On all shells in common use today, you're able to customize the appearance of the command prompt. I like to customize mine so that it shows me both the name of the computer I'm on and my working directory. That way, I always know where I am. (The computer name part helps me realize if the terminal window I'm using has been used to SSH into a remote server.) For example, when I open a new terminal window on my laptop, which I call Plastico, I see this:

Plastico ~> cd Desktop/
Plastico ~/Desktop> cd ~/Sites/
Plastico ~/Sites/> cd /usr
Plastico /usr> 

You can see that it's abbreviating my home directory as ~. I find doing this for my terminal prompts is incredibly handy - I always know at a glance exactly where I am, even more so than I would by looking at a Finder window.

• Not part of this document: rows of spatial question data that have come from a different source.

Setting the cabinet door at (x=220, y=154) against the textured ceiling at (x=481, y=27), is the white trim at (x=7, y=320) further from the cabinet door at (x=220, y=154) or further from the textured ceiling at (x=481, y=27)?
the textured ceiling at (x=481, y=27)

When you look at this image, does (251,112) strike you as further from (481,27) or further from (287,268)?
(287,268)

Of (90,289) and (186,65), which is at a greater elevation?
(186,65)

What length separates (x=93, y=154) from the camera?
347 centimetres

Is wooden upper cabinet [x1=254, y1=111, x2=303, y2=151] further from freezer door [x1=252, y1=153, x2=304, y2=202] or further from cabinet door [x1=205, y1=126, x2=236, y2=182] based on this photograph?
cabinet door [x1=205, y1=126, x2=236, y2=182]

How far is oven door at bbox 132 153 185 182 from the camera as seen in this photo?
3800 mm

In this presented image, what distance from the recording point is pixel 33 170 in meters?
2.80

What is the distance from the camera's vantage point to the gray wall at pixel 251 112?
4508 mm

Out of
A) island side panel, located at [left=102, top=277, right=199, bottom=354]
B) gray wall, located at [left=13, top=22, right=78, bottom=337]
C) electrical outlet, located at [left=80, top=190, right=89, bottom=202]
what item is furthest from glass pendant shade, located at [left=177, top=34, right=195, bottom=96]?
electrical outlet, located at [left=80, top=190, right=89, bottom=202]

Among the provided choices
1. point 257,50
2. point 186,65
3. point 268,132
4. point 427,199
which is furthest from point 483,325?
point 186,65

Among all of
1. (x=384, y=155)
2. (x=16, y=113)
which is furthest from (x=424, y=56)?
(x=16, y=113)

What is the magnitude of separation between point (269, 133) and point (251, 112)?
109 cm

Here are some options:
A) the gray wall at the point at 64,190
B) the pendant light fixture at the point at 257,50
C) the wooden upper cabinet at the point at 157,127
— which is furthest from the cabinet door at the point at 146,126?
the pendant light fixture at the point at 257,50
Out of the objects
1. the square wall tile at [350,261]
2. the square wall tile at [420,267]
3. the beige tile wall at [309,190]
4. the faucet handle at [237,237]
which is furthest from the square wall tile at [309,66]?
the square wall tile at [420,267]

On tcsh, I do this by adding set prompt = 'Plastico %~%# ' to my .tcshrc file in my home directory. I've done it on ksh too by adding export PS1="Plastico $PWD $ " to my .profile file. But being a Linux user, you probably use Bash, which I don't have much experience with (I'm a weirdo like that). But it looks like I might be able to do it by adding PS1="Plastico \w $ " to my .bashrc file.

Edit: Just noticed the OP states you're interested in sh, not bash. Oh well; hope folks find this useful regardless.